Verse 4 adds that this perseverance produces proven character and hope.
Romans 5:4, ” and perseverance, character; and character, hope.”
The first words are often translated as “proven character.” It means that virtue which is proven by trial. Dr. Haldane comments, “trial may detect a hypocrite as well as a manifest saint.”
It is when we persevere through trials that the power of the gospel is seen in us. The world sees that work of God which testifies to the truth of our message. We see it in ourselves, and become confident of God’s love, that he will not give up on us. It is not “perfection” that shows us that we are his. For in this life no one is perfect. It is this repeated coming in humble petition to Christ for help that evidences a living faith. James 1:12, “Blessed is the man who endures temptation; for when he has been approved, he will receive the crown of life which the Lord has promised to those who love Him.”
That proven character produces real hope. Our confidence grows as we find Christ’s power in us to bring us joy even through trials.
Fallen religion takes the evidences of being made right with God, and make them into causes of being made right with God. It teaches the error that man’s works, his obedience, his rituals, his innate goodness, or his sincerity become the confidence in which he stands before God.
In reality it is God’s undeserved grace alone that causes us to be made righteous in Christ. If truly redeemed, there will be these evidences: a confident faith in Christ alone for our righteousness, and a perseverance in pursuing the joy God has promised to his children.
Verse 5 concludes: this is a hope that does not disappoint us.
Romans 5:5, “Now hope does not disappoint, because the love of God has been poured out in our hearts by the Holy Spirit who was given to us.”
This hope will not fail us. It will not leave us abandoned before God to stand on our own. It is not like the vain hope of the world that rests upon uncertain things. That is just wishful thinking. It will instead bring with certainty that which is hoped for. It is not only a hope for blessings in the final judgment. It is there for us in life’s daily and special trials as well. There is no disappointment when we rest in the truthfulness and greatness of God.

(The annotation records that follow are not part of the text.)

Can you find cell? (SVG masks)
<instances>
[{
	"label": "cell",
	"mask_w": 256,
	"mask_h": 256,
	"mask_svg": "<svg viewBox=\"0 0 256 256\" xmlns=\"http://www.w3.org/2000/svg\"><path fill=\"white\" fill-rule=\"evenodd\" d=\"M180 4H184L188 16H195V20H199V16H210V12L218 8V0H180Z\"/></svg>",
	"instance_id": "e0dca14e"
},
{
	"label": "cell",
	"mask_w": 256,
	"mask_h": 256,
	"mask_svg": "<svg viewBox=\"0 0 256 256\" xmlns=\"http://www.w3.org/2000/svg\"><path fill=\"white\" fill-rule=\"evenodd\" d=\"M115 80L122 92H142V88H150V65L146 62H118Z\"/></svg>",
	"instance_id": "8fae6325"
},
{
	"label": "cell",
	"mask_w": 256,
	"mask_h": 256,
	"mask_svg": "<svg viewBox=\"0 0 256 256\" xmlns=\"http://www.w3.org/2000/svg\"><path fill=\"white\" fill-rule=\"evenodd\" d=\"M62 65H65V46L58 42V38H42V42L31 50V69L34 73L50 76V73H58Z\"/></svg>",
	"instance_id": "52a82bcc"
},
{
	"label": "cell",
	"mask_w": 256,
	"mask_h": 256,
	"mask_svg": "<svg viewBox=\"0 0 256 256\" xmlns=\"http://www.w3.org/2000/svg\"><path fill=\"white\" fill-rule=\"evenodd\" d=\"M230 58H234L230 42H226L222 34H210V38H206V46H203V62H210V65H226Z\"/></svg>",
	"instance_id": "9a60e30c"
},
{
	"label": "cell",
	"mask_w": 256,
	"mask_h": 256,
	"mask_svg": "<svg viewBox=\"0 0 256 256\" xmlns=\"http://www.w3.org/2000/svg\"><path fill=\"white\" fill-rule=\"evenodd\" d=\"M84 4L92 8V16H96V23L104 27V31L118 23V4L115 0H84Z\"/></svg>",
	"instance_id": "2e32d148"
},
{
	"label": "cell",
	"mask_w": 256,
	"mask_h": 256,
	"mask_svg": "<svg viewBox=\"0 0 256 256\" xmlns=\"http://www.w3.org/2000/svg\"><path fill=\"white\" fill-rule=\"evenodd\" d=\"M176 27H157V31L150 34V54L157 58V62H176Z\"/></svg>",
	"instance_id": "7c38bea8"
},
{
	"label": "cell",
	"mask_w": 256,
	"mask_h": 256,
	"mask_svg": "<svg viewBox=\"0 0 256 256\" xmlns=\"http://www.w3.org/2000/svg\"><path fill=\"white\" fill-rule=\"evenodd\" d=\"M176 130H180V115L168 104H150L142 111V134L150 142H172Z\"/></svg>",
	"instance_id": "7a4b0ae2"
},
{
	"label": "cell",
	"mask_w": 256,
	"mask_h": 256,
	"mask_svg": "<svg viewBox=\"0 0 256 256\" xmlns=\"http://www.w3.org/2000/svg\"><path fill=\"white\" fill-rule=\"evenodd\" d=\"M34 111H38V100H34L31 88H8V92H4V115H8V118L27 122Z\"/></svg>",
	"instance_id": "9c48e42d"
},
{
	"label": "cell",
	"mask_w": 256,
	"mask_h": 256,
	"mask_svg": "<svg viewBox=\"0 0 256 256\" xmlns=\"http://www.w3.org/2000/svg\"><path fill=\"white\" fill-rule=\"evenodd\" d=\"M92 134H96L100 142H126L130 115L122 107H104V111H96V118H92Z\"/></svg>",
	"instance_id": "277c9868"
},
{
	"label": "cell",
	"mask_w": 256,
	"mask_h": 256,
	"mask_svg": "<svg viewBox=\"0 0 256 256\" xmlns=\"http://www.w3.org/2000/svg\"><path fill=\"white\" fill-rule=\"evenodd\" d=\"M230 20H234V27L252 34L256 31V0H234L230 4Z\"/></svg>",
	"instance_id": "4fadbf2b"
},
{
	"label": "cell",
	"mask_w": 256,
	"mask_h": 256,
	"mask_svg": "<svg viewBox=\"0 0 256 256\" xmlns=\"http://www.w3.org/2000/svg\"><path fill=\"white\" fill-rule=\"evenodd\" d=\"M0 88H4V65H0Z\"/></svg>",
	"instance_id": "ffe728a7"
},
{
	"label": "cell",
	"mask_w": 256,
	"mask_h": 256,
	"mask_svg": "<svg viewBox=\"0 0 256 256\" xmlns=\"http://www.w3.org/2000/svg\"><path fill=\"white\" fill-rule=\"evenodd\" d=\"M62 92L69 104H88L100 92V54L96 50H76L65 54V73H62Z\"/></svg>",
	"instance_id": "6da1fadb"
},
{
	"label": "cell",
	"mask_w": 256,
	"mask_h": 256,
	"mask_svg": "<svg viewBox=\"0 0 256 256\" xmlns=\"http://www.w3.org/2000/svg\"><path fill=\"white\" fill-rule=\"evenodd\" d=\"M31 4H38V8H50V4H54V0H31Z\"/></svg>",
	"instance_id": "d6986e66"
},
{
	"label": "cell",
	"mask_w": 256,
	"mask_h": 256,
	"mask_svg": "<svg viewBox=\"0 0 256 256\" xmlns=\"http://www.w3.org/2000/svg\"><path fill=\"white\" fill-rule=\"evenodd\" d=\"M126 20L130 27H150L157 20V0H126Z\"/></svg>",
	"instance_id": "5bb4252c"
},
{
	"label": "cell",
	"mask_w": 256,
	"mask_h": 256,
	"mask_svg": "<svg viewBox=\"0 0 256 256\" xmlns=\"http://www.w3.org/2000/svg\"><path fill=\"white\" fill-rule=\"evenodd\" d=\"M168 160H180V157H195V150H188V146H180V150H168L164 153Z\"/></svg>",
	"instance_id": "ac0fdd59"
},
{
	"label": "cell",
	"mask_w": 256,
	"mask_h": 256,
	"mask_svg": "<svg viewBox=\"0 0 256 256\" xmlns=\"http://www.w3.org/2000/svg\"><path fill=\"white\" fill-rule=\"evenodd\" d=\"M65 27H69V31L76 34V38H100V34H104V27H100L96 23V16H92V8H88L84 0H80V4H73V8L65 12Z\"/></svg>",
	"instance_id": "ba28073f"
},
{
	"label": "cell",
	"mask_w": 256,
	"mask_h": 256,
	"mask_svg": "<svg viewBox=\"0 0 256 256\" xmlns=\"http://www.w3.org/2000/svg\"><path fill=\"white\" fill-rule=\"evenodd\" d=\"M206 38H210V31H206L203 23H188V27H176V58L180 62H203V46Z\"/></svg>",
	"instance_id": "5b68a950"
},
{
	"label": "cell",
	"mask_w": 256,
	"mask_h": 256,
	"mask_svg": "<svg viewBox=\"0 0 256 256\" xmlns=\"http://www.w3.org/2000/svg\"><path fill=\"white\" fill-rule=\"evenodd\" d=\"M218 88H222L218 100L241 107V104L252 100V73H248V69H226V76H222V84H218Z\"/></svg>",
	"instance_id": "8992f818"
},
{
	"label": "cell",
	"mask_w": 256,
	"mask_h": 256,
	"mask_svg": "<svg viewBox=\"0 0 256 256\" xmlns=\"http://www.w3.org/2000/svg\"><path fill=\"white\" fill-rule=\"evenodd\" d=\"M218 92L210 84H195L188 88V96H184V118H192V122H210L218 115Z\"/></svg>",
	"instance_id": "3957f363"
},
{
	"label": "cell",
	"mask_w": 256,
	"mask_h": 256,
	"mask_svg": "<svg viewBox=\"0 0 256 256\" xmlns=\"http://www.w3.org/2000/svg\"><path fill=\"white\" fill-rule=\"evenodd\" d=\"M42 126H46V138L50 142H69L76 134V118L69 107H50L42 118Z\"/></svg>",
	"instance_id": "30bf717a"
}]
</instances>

The promises at the root of our hope flow from the love of God. That love is not simply seen by us at a distance. It is poured into our hearts. It is given in a flood of abundance. It comes by the Holy Spirit himself, who was given to us who are the redeemed in Christ.
When you face those trials, when patience is tried, when hope seems a mere dream: rather than living in denial, getting angry, hoping in vain things, or imagining how things could have been worse, turn instead to the heart of the gospel. Hope in the promise of God.
First we remove the fear that we have not done enough or lived holy enough. We are not made right with God by our attitudes, choices, or works. It is God’s grace that implants a simple faith in our hearts to find confidence in Christ alone.
Then we trust the promise of his continuing love as ministered by the Holy Spirit. That teaches us to find joy in knowing that we are approved in Christ by the Almighty God. That implanted life helps us through the trials. It shows us joy even in the midst of calamity. It comes by knowing the God who is Lord over all. It drives us to persevere, strengthening our character, and strengthening the hope that cannot fail.
Paul recorded an ascription of glory to God in Romans 15:13, “Now may the God of hope fill you with all joy and peace in believing, that you may abound in hope by the power of the Holy Spirit.”
(The Bible quotations in this article are from the New King James Version of the Bible unless otherwise noted.)